Tuesday, June 03, 2008
Tawaran minum kopi setelah acara makan malam di restoran yang romantis sebagai acara kencan pertama dengan seorang perempuan kemudian mengantarnya pulang ke apartmentnya yang ia tinggali sendiri adalah scene klise untuk undangan bercinta dalam film-film drama percintaan ala Hollywood.

Tapi ajakan minum kopi jam menjelang jam satu tengah malam di Manut Nite tidak membuat aku lantas mengasumsikan sebuah ajakan bercinta untukku meskipun aku menginginkannya. Kutepis segala bisikan setan dari kuping kiriku dan kupaksakan mendengarkan ajakan malaikat untuk tetap berfikir positif dan bertingkah layaknya seorang teman biasa.

--- Materi Sumber ---
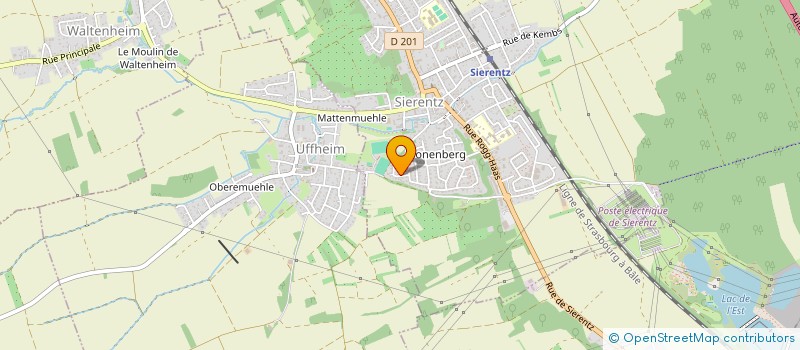 localisation de l'entreprise MADAME DELPHINE HERUBEL  SIERENTZ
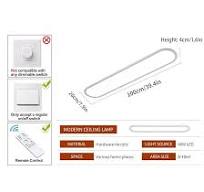 Amazon.com: Ganeed Lámpara de techo LED regulable de 39.4 pulgadas,  lámparas de techo largas de alto brillo, 3000-6000 K seleccionables,  moderna, ...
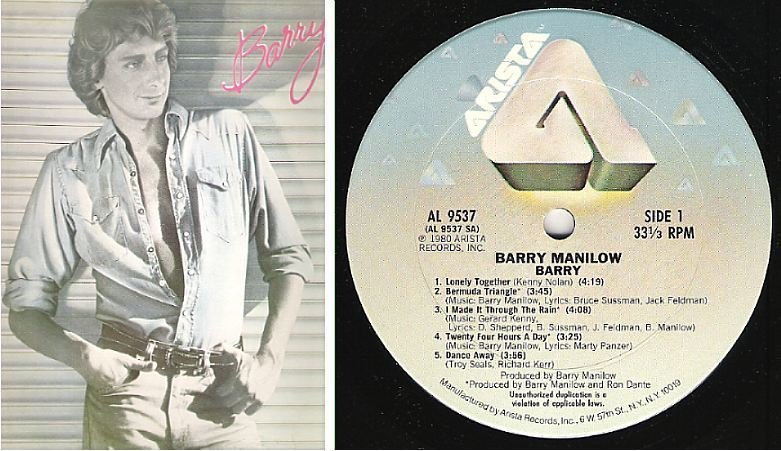 Manilow, Barry / Barry (1980) / Arista AL-9537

--- Butir Tugas ---
Jawablah berdasarkan teks bacaan.
1. Menurut teks bacaan, adegan klise undangan bercinta itu muncul dalam film jenis apa?
2. Di mana ajakan minum kopi menjelang pukul satu tengah malam itu terjadi?
3. Seperti apa "aku" memaksakan diri untuk bertingkah?

--- Jawaban Tertulis ---
1. Dalam film-film drama percintaan ala Hollywood.
2. Di Manut Nite.
3. Layaknya seorang teman biasa.